-- Begin Input records --

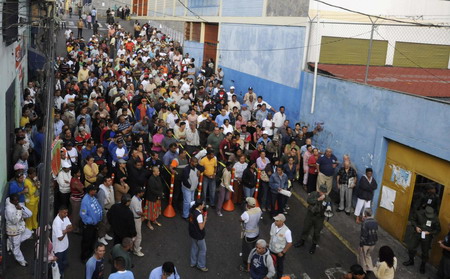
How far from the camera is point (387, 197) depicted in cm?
1159

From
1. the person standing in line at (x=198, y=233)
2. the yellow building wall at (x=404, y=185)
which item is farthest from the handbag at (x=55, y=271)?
the yellow building wall at (x=404, y=185)

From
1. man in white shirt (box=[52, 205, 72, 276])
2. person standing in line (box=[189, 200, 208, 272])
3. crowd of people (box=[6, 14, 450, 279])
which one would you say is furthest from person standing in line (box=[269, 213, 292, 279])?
man in white shirt (box=[52, 205, 72, 276])

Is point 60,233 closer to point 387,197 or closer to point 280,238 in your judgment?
point 280,238

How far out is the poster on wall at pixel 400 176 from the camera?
11.0m

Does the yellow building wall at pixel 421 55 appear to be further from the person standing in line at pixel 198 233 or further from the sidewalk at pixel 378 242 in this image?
the person standing in line at pixel 198 233

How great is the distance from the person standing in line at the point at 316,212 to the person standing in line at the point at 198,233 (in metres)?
2.49

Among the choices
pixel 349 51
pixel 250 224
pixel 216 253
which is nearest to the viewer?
pixel 250 224

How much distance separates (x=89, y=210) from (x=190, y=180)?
2.61m

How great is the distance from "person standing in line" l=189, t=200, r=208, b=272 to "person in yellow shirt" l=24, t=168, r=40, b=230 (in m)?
3.29

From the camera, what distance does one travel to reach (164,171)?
37.7 ft

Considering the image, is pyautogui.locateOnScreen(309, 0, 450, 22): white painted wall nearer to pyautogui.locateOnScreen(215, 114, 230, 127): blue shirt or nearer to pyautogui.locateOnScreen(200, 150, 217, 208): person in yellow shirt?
pyautogui.locateOnScreen(215, 114, 230, 127): blue shirt

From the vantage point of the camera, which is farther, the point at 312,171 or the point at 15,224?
the point at 312,171

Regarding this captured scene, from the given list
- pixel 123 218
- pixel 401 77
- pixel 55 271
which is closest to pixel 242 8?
pixel 401 77

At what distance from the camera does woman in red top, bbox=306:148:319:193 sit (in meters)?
12.7
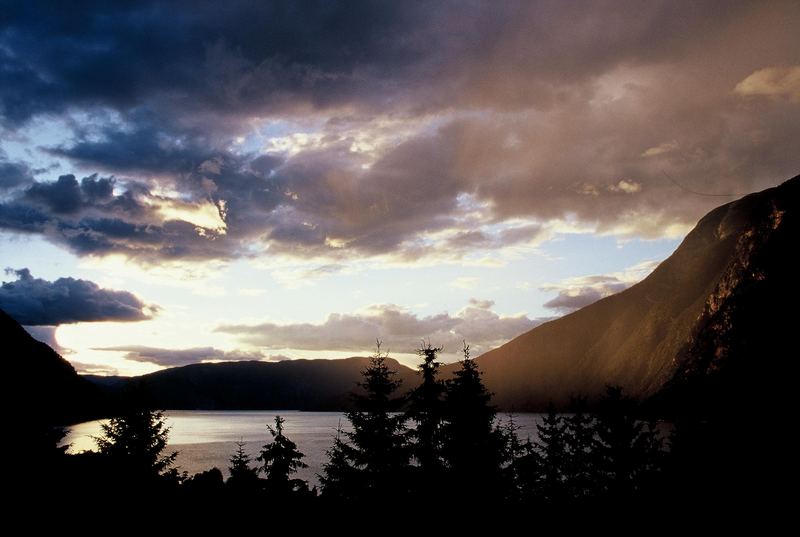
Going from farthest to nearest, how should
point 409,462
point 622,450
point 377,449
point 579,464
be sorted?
point 579,464, point 622,450, point 409,462, point 377,449

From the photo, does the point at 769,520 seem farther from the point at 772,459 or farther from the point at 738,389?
the point at 738,389

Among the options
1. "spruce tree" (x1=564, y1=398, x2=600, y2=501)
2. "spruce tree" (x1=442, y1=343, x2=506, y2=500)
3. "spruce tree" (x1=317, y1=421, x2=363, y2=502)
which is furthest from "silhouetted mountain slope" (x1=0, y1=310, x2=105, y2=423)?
"spruce tree" (x1=442, y1=343, x2=506, y2=500)

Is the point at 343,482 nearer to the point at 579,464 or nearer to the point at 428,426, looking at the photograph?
the point at 428,426

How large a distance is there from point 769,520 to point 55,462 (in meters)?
28.8

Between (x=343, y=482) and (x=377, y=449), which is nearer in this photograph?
(x=377, y=449)

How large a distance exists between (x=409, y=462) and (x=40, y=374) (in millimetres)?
189269

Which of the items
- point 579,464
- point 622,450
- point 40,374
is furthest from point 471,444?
point 40,374

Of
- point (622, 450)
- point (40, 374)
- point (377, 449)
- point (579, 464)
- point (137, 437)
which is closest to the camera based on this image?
point (377, 449)

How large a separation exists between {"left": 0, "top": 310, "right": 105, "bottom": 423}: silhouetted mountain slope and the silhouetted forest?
134 m

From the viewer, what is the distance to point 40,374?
164 metres

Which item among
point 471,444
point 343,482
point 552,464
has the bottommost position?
point 552,464

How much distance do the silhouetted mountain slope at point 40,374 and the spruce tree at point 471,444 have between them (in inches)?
5561

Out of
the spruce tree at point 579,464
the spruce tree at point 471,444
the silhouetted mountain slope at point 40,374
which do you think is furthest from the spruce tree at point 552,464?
the silhouetted mountain slope at point 40,374

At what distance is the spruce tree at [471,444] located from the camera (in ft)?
75.3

-- End Input records --

**Your instructions**.
Please repeat these lines with "crowd of people" switched to "group of people" wherever it occurs, changing nothing else and leaving the pictures out.

**Final answer**.
How far from the camera is point (387, 197) depicted in cm?
1159

From
1. the person standing in line at (x=198, y=233)
2. the yellow building wall at (x=404, y=185)
which item is farthest from the handbag at (x=55, y=271)?
the yellow building wall at (x=404, y=185)

From
1. man in white shirt (box=[52, 205, 72, 276])
2. person standing in line (box=[189, 200, 208, 272])
3. group of people (box=[6, 14, 450, 279])
which one would you say is furthest from person standing in line (box=[269, 213, 292, 279])?
man in white shirt (box=[52, 205, 72, 276])

Is point 60,233 closer to point 387,197 or closer to point 280,238 in your judgment?
point 280,238

How far out is the poster on wall at pixel 400 176 from the camera?
11.0m

Does the yellow building wall at pixel 421 55 appear to be further from the person standing in line at pixel 198 233 or further from the sidewalk at pixel 378 242 in this image?
the person standing in line at pixel 198 233

How great is the distance from the person standing in line at the point at 316,212 to the person standing in line at the point at 198,233 (in metres)?
2.49

Among the choices
pixel 349 51
pixel 250 224
pixel 216 253
which is nearest to the viewer?
pixel 250 224

How much distance separates (x=89, y=210) from (x=190, y=180)?
2.61m

How great is the distance from "person standing in line" l=189, t=200, r=208, b=272 to "person in yellow shirt" l=24, t=168, r=40, b=230 (in m)?
3.29

From the camera, what distance does one travel to reach (164,171)?
37.7 ft

Considering the image, is pyautogui.locateOnScreen(309, 0, 450, 22): white painted wall nearer to pyautogui.locateOnScreen(215, 114, 230, 127): blue shirt or nearer to pyautogui.locateOnScreen(200, 150, 217, 208): person in yellow shirt?
pyautogui.locateOnScreen(215, 114, 230, 127): blue shirt

From the vantage point of the camera, which is farther, the point at 312,171 or the point at 15,224?
the point at 312,171

Regarding this captured scene, from the given list
- pixel 123 218
- pixel 401 77
- pixel 55 271
which is closest to pixel 242 8?
pixel 401 77

At what distance from the camera does woman in red top, bbox=306:148:319:193 sit (in meters)?
12.7
Going from farthest to nearest, how should
point 409,462
point 622,450
point 377,449
point 579,464
be sorted?
point 579,464, point 622,450, point 409,462, point 377,449

From the photo, does the point at 769,520 seem farther from the point at 772,459 or farther from the point at 738,389?
the point at 738,389

Among the options
1. "spruce tree" (x1=564, y1=398, x2=600, y2=501)
2. "spruce tree" (x1=442, y1=343, x2=506, y2=500)
3. "spruce tree" (x1=317, y1=421, x2=363, y2=502)
which is furthest from "silhouetted mountain slope" (x1=0, y1=310, x2=105, y2=423)?
"spruce tree" (x1=442, y1=343, x2=506, y2=500)

Is the point at 343,482 nearer to the point at 579,464 or nearer to the point at 428,426, looking at the photograph?
the point at 428,426

How large a distance is there from point 769,520 to point 55,462 (in meters)?
28.8

Between (x=343, y=482) and (x=377, y=449), which is nearer in this photograph?
(x=377, y=449)

How large a distance exists between (x=409, y=462) and (x=40, y=374) (in millimetres)?
189269

Which of the items
- point 579,464
- point 622,450
- point 40,374
is furthest from point 471,444?
point 40,374

Of
- point (622, 450)
- point (40, 374)
- point (377, 449)
- point (579, 464)
- point (137, 437)
which is closest to the camera based on this image?
point (377, 449)

How large a separation exists between {"left": 0, "top": 310, "right": 105, "bottom": 423}: silhouetted mountain slope and the silhouetted forest?
134 m

From the viewer, what is the distance to point 40,374?
164 metres

Which item among
point 471,444
point 343,482
point 552,464
has the bottommost position?
point 552,464

How much distance do the silhouetted mountain slope at point 40,374 and the spruce tree at point 471,444 have between them (in inches)?
5561

Out of
the spruce tree at point 579,464
the spruce tree at point 471,444
the silhouetted mountain slope at point 40,374
which do you think is furthest from the spruce tree at point 552,464?
the silhouetted mountain slope at point 40,374

At what distance is the spruce tree at [471,444] located from the camera (in ft)?
75.3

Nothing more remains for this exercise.